**Requirement 1:** Reproduce the passage from the page about Edwin M. Dawes below, starting with "Edwin was a" and going on through "the ones above.".

**Passage given:**
+++

Edwin M. Dawes

 

edwin-minot-dawes.jpg (92060 bytes)Edwin M. Dawes (1872-1945) was an American landscape painter. This site shows twenty one photographs. The collection was started by Tim White in 2003. Tim also presents the results of his exhaustive research into Dawes's life and paintings in this PDF file. He concludes his report with these words:

Of the few hundred paintings Dawes can be surmised to have made, less than thirty are known to still exist. As a painter myself, the tired trope of an artist dying in obscurity gnaws. I hope to answer as many unknowns of Dawes’ life as possible, and to restore the regard that his moving works merit.

My own interest is that Edwin is a distant relative. Many cousins would to know him and his works better.

If you learn about one of his paintings being offered for sale, or if you want to sell one you own, please let us know. See one for sale below right now! Go to this Google Group to contact me for more information...  ... Reggie Dawes:

groups.google.com/group/edwin-m-dawes-art


 

EDWIN MINOT DAWES
GALLERY

A new Dawes painting has been discovered! This brings our total to 21 on this site. Edwin may have painted 200. There are about 30 known survivors; finding another fine one like this gives us cause to celebrate.

Announcing!

Off the Massachusetts Coast
Click for  large file, suitable for printing.
Photographed  by the owner, Charles Brand, who said "... The painting belonged to my great uncle Charles Bowles Rodgers and his wife Mary Van Dusen. They were married in Minneapolis May 7, 1913 and the painting was a wedding present. On the stretcher in pencil is written "Off the Massachusetts Coast" and $150.00. It measures 30" x 24".

Until 1914, Ford plant workers earned a minimum wage of  $2.34 per day: $150 would have been about two months pay!

 

Charles also sent this great close-up of the signature area. This magnified view lets us see brush strokes. This picture is not flat: the lighting lets us see oil on canvas on our computer screens. The signature is distinct but not distracting.

Edwin was a popular artist for many years. There are known forgeries out there. Owners, please send a close up of the signature area of your painting along with the provenance and  photographs, and any pencil notes on the frame.

We'd be tickled to post any quality forgeries you may submit!

I really appreciate the fine pictures and complete details that Charles has provided. For the sake of art and history, I'd like to ask all you owners to get a good 15+ megapixel photograph taken by a professional so more of us can appreciate good reproductions of Edwin's work. Professionals have the right lighting and lenses that don't do a barrel-distortion of rectangles. But any large-scale photo you send me is likely to be useful, as were the ones above.

 

Channel to the Mills
Click for very large view.

 

This is the only Edwin painting I've seen of man-made objects. Click the image for a 650KB file, suitable for printing, Owned by the Minneapolis Institute of Arts.

+++

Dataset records
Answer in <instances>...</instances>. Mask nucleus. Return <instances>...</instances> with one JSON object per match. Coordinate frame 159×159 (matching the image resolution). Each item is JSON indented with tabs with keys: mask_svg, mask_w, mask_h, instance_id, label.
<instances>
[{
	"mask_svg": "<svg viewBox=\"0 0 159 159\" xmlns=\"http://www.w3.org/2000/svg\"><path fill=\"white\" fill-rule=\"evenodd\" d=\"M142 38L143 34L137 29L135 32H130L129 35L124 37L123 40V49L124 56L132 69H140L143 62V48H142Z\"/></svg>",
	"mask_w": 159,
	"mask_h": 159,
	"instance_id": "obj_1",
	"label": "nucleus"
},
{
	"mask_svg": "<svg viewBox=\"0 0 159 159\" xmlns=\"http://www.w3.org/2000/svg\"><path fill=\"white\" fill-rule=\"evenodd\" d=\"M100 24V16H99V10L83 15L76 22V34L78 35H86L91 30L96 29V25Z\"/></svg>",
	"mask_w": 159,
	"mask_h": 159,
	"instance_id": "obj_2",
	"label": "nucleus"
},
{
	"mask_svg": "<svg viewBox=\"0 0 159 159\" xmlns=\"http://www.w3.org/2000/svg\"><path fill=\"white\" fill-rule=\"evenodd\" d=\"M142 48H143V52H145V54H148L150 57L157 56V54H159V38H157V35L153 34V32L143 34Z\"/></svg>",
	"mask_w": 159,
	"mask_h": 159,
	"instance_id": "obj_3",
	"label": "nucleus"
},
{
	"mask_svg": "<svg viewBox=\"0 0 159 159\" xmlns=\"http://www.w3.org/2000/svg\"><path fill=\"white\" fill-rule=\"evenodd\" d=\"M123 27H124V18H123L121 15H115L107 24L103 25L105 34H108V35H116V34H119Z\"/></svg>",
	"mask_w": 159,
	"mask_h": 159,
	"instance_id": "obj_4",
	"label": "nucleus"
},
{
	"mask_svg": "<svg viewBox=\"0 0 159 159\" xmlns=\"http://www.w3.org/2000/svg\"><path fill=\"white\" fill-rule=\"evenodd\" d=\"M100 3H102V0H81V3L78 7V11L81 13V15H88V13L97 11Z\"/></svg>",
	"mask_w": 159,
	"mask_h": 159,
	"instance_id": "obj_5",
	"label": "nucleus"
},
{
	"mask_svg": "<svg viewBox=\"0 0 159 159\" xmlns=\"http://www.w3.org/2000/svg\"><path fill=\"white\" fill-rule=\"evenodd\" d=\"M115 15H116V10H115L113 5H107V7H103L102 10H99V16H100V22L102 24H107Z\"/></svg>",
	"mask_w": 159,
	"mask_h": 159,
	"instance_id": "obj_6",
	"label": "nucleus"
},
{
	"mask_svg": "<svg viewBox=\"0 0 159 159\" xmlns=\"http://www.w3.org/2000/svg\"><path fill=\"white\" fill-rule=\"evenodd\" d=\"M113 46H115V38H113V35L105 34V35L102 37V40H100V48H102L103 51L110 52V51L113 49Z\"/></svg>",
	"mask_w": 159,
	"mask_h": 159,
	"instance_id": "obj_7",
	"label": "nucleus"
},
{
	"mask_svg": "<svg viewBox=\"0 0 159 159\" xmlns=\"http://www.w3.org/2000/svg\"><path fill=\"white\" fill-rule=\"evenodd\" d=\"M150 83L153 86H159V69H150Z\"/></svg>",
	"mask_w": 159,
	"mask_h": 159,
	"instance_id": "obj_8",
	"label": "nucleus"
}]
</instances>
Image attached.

+++

**Requirement 2:** Report each line in the rows above that contains the string "instances", treating uppercase and lowercase as different.

**Exercise solution 1:**
Edwin was a popular artist for many years. There are known forgeries out there. Owners, please send a close up of the signature area of your painting along with the provenance and  photographs, and any pencil notes on the frame.

We'd be tickled to post any quality forgeries you may submit!

I really appreciate the fine pictures and complete details that Charles has provided. For the sake of art and history, I'd like to ask all you owners to get a good 15+ megapixel photograph taken by a professional so more of us can appreciate good reproductions of Edwin's work. Professionals have the right lighting and lenses that don't do a barrel-distortion of rectangles. But any large-scale photo you send me is likely to be useful, as were the ones above.

**Exercise solution 2:**
Answer in <instances>...</instances>. Mask nucleus. Return <instances>...</instances> with one JSON object per match. Coordinate frame 159×159 (matching the image resolution). Each item is JSON indented with tabs with keys: mask_svg, mask_w, mask_h, instance_id, label.
<instances>
</instances>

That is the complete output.